-- start of Reading text --

Re: [PATCH 09/18] soc: qcom: ipa: GSI transactions

[Arnd Bergmann]

On Fri, May 17, 2019 at 8:08 PM Alex Elder <elder@xxxxxxxxxx> wrote:
>
> On 5/15/19 2:34 AM, Arnd Bergmann wrote:
> >> +static void gsi_trans_tre_fill(struct gsi_tre *dest_tre, dma_addr_t addr,
> >> +                              u32 len, bool last_tre, bool bei,
> >> +                              enum ipa_cmd_opcode opcode)
> >> +{
> >> +       struct gsi_tre tre;
> >> +
> >> +       tre.addr = cpu_to_le64(addr);
> >> +       tre.len_opcode = gsi_tre_len_opcode(opcode, len);
> >> +       tre.reserved = 0;
> >> +       tre.flags = gsi_tre_flags(last_tre, bei, opcode);
> >> +
> >> +       *dest_tre = tre;        /* Write TRE as a single (16-byte) unit */
> >> +}
> > Have you checked that the atomic write is actually what happens here,
> > but looking at the compiler output? You might need to add a 'volatile'
> > qualifier to the dest_tre argument so the temporary structure doesn't
> > get optimized away here.
>
> Currently, the assignment *does* become a "stp" instruction.
> But I don't know that we can *force* the compiler to write it
> as a pair of registers, so I'll soften the comment with
> "Attempt to write" or something similar.
>
> To my knowledge, adding a volatile qualifier only prevents the
> compiler from performing funny optimizations, but that has no
> effect on whether the 128-bit assignment is made as a single
> unit.  Do you know otherwise?

-- end of Reading text --
-- start of Data section --

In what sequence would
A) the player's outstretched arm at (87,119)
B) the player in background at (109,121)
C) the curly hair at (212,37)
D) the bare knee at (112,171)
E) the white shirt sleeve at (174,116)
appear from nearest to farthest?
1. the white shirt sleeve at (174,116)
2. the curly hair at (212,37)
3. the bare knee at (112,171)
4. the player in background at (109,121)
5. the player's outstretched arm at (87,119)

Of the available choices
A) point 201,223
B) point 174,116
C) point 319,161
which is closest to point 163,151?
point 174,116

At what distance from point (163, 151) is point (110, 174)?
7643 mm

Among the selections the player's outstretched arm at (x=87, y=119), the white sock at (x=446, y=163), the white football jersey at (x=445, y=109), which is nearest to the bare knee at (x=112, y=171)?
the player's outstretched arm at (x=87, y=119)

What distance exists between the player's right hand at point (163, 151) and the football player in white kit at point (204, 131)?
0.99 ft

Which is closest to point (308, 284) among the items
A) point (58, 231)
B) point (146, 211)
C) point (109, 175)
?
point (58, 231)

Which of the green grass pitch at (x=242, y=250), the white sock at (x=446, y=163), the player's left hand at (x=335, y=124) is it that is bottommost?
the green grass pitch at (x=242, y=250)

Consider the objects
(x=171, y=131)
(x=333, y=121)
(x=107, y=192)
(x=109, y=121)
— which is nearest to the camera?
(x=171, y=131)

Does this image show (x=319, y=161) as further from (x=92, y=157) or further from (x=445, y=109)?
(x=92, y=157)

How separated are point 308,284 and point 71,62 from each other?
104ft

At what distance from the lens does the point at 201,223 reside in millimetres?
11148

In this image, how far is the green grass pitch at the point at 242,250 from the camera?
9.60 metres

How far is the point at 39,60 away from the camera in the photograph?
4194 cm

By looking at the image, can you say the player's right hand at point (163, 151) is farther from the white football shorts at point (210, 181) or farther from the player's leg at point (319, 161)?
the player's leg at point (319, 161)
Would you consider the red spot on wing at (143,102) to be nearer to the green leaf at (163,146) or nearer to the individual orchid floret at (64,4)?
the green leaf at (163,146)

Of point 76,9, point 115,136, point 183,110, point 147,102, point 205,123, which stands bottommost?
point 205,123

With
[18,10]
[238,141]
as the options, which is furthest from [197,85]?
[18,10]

-- end of Data section --

Problem to work on: In the patch review thread, give the passage from "[Arnd Bergmann]" to "enum ipa_cmd_opcode opcode)" again, renaming "dest_tre" to "out_tre".

Exercise solution:
[Arnd Bergmann]

On Fri, May 17, 2019 at 8:08 PM Alex Elder <elder@xxxxxxxxxx> wrote:
>
> On 5/15/19 2:34 AM, Arnd Bergmann wrote:
> >> +static void gsi_trans_tre_fill(struct gsi_tre *out_tre, dma_addr_t addr,
> >> +                              u32 len, bool last_tre, bool bei,
> >> +                              enum ipa_cmd_opcode opcode)